The AGA for the State as well as S.C. Jaiswal, counsel appearing for the respondents, has not been able to contradict the submissions of fact as well as on law.
The Court observed,
In the case, undisputedly, the trial court has taken into consideration the materials which were not available along with the final report submitted by police, such as, protest petition, affidavit filed by the complainant as well as her statement recorded on oath and only thereafter, he took cognizance of the offence and issued summon under Section 190(1)(b) of CrPC which is against the teeth of Wakil Ahmad (supra) wherein the coordinate Bench, after considering the judgment passed by the Supreme Court in the cases of Tula Ram Vs Kishore Singh, AIR 1977 SC 2401, M/s India Carat Pvt Ltd Vs State of Karnataka, 1989 (26) ACC 280 (SC), Gangadhar Janardan Mhatre Vs State of Maharashtra and others, 2004 (7) SCC 768, Rakesh and another Vs State of U.P and another, 2014 (13) SCC 13, Minu Kumari and another Vs State of Bihar and others, 2006 (4) SCC 359, In Pakhando and others Vs State of U.P and another, 2001 (43) ACC 1096 and in Mohammad Yusuf Vs. State of U.P, 2007 (9) ADJ 294, reiterated that “Where the magistrate decides to take cognizance under section 190 (1) (b) ignoring the conclusions reached at by the investigating officer and applying his mind independently, he can act only upon the statements of the witnesses recorded by the police in the case-diary and material collected during investigation.
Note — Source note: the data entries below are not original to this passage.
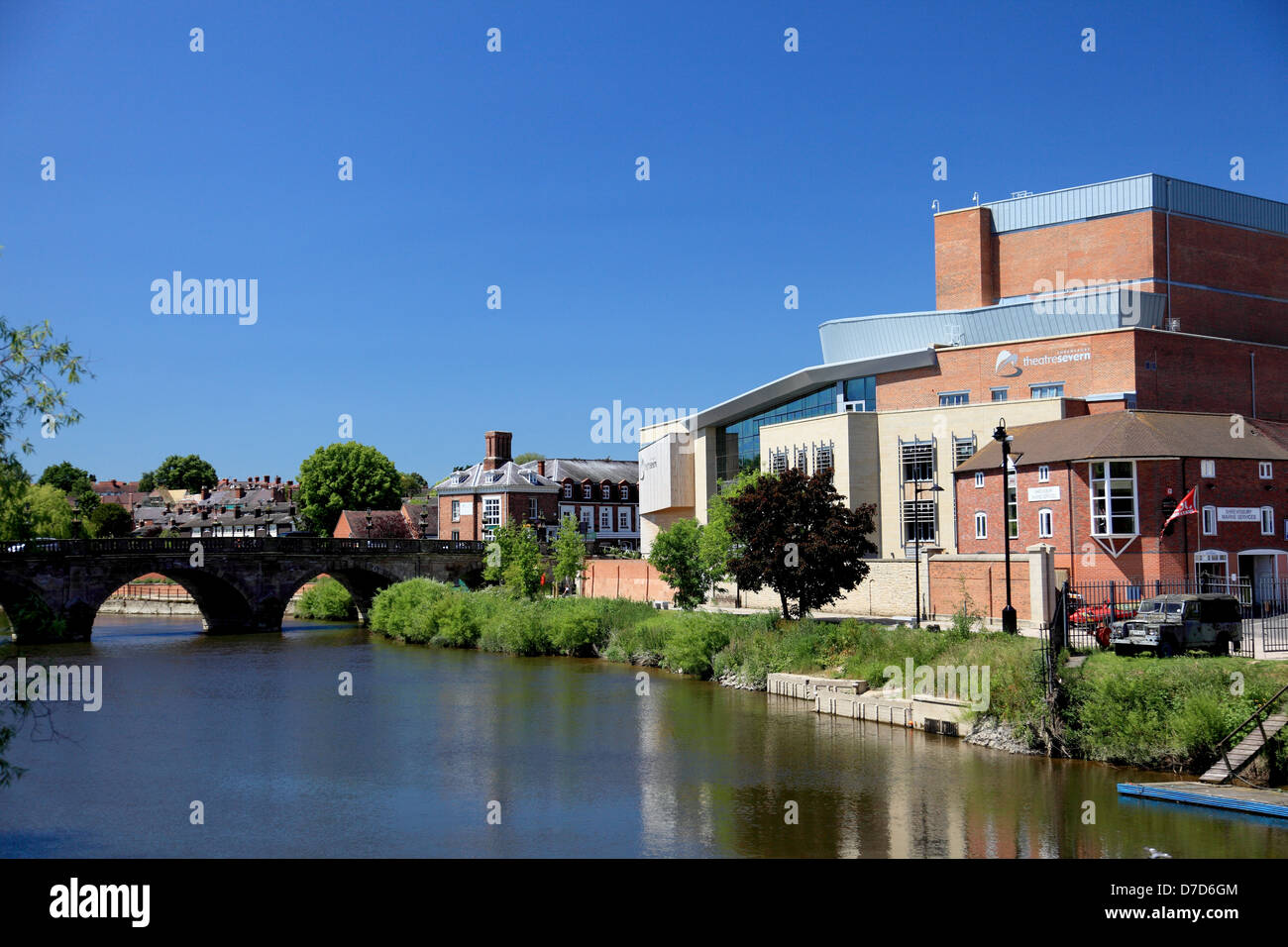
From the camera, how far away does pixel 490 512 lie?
82500mm

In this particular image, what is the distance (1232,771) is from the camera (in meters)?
19.7

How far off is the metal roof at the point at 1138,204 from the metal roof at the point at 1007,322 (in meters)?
5.36

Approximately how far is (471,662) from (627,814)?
88.6 feet

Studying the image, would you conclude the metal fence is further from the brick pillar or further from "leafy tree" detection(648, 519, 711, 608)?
the brick pillar

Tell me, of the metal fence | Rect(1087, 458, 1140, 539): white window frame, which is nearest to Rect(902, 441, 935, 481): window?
Rect(1087, 458, 1140, 539): white window frame

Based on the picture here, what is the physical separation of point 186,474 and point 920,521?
11725cm

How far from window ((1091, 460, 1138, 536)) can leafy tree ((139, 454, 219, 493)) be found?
125 meters

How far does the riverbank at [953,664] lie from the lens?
2164 centimetres

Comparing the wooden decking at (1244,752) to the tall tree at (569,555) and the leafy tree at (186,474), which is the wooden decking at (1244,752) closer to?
the tall tree at (569,555)

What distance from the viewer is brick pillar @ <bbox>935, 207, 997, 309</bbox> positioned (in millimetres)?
58219

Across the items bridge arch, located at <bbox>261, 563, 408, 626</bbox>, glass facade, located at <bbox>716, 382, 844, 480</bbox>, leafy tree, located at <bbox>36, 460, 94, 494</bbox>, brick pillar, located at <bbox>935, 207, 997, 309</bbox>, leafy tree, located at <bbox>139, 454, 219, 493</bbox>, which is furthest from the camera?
leafy tree, located at <bbox>139, 454, 219, 493</bbox>

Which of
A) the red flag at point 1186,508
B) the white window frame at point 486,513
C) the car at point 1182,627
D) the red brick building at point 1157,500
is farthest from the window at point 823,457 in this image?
the white window frame at point 486,513
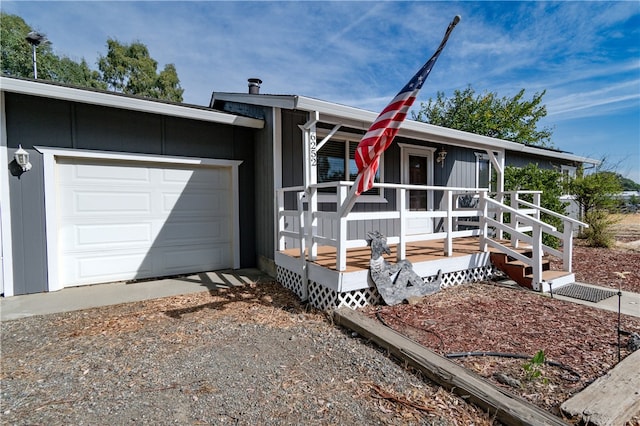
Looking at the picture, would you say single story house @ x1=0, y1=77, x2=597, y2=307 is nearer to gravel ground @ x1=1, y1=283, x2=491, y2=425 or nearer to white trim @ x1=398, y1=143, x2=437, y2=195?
white trim @ x1=398, y1=143, x2=437, y2=195

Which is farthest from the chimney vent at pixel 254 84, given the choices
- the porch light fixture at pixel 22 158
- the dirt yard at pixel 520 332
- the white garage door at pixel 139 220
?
the dirt yard at pixel 520 332

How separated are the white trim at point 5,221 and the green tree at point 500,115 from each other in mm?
19748

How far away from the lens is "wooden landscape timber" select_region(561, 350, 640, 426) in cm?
173

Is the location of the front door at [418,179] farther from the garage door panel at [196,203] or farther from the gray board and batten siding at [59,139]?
the garage door panel at [196,203]

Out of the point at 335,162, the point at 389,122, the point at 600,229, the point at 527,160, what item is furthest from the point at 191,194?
the point at 527,160

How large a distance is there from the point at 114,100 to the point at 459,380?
211 inches

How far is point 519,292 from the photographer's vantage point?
4.37 metres

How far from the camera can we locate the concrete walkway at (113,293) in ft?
12.4

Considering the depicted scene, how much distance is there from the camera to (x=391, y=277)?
3867mm

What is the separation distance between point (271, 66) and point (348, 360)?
10.8 meters

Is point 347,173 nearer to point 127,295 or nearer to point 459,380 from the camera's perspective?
point 127,295

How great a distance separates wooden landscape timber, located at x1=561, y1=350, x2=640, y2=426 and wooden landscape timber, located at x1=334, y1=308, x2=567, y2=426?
0.18m

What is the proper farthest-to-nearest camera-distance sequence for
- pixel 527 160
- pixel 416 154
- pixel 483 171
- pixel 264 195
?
pixel 527 160
pixel 483 171
pixel 416 154
pixel 264 195

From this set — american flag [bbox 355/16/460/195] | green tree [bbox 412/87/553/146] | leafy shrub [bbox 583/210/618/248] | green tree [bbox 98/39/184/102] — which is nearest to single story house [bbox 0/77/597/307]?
american flag [bbox 355/16/460/195]
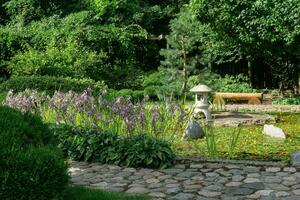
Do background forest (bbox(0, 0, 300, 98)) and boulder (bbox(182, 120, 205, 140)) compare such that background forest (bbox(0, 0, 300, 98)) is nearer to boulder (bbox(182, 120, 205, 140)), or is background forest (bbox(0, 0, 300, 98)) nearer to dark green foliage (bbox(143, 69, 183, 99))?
dark green foliage (bbox(143, 69, 183, 99))

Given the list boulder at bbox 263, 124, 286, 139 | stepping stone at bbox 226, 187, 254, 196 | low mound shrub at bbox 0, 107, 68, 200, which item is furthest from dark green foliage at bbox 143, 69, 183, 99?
low mound shrub at bbox 0, 107, 68, 200

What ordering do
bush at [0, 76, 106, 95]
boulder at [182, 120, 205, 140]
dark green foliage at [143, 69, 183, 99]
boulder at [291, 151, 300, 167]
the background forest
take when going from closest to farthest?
boulder at [291, 151, 300, 167]
boulder at [182, 120, 205, 140]
bush at [0, 76, 106, 95]
dark green foliage at [143, 69, 183, 99]
the background forest

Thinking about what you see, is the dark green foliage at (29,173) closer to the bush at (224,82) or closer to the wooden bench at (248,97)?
the bush at (224,82)

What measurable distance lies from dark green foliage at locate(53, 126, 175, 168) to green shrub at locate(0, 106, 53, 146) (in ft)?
6.46

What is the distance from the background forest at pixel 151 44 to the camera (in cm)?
1455

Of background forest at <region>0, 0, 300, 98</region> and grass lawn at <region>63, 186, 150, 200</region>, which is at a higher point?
background forest at <region>0, 0, 300, 98</region>

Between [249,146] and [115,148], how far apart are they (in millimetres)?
2314

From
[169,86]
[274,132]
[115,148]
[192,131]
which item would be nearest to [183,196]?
[115,148]

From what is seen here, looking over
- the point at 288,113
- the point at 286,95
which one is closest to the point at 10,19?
the point at 286,95

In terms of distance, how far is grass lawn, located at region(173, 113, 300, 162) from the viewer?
6.91m

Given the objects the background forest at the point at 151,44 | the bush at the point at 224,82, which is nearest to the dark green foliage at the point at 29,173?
the background forest at the point at 151,44

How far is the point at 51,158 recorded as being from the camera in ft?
12.3

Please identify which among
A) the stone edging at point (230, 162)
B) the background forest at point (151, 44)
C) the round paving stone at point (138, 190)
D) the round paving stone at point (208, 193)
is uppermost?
the background forest at point (151, 44)

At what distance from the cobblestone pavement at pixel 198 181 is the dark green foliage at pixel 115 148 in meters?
0.15
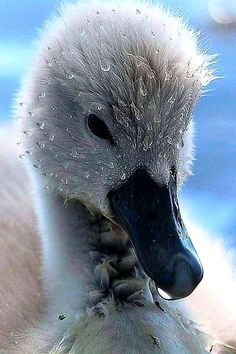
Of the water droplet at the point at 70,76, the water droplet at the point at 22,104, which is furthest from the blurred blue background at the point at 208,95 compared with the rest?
the water droplet at the point at 70,76

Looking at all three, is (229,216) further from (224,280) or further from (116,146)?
(116,146)

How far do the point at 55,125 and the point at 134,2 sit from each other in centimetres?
29

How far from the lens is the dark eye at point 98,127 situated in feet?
5.82

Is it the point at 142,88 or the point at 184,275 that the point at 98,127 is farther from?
the point at 184,275

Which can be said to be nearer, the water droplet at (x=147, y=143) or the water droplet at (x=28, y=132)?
the water droplet at (x=147, y=143)

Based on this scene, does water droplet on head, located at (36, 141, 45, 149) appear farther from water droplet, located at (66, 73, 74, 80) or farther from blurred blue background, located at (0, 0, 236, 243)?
blurred blue background, located at (0, 0, 236, 243)


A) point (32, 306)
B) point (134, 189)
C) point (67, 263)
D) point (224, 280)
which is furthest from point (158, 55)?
point (224, 280)

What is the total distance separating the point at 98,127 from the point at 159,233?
204 millimetres

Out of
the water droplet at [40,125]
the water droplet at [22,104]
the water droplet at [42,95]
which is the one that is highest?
the water droplet at [42,95]

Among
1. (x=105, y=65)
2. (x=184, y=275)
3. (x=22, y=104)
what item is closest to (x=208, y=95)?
(x=22, y=104)

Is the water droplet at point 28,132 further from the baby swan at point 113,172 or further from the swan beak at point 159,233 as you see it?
the swan beak at point 159,233

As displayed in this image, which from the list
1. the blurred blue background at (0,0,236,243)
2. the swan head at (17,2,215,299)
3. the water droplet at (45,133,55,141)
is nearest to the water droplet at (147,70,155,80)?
the swan head at (17,2,215,299)

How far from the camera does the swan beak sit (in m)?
1.69

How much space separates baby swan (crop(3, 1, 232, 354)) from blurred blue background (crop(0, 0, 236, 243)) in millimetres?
566
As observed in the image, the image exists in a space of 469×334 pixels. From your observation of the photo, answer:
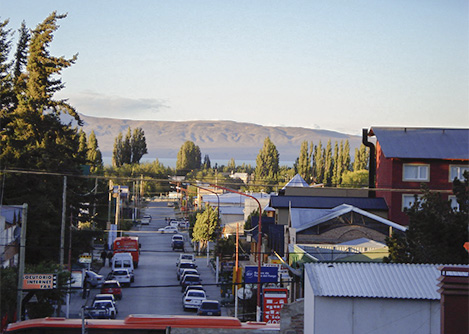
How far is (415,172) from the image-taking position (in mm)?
48156

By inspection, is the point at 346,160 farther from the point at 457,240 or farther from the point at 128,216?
the point at 457,240

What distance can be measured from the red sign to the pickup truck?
27.9ft

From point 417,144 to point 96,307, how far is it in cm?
2453

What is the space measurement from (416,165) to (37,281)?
27618mm

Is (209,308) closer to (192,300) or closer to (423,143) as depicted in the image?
(192,300)

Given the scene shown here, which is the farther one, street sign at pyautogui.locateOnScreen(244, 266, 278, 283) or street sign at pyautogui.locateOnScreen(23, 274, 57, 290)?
street sign at pyautogui.locateOnScreen(244, 266, 278, 283)

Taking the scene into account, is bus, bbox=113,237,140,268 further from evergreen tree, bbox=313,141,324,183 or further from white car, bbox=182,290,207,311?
evergreen tree, bbox=313,141,324,183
It is not permissible at that stage to consider any material other than that collected by the investigating officer. In the case the cognizance was taken on the basis of the protest petition and accompanying affidavits. The Magistrate should have adopted the procedure of complaint case under Chapter XV of the Code of Criminal Procedure and recorded the statements of the complainant and the witnesses who had filed affidavits under Section 200 and 202 CrPC. The Magistrate could not take cognizance under section 190 (1) (b) CrPC on the basis of protest petition and affidavits filed in support thereof. The Magistrate having taken into account extraneous material i.e protest petition and affidavits while taking cognizance under section 190 (1) (b) CrPC the impugned order is vitiated.”
“In view of above discussed facts and law, the impugned summoning order is illegal. Therefore, it is quashed and set aside. However, the Magistrate now shall proceed with the stage of consideration of the final report submitted by police and the protest petition filed by the complainant and pass appropriate order in accordance with law,” the order reads.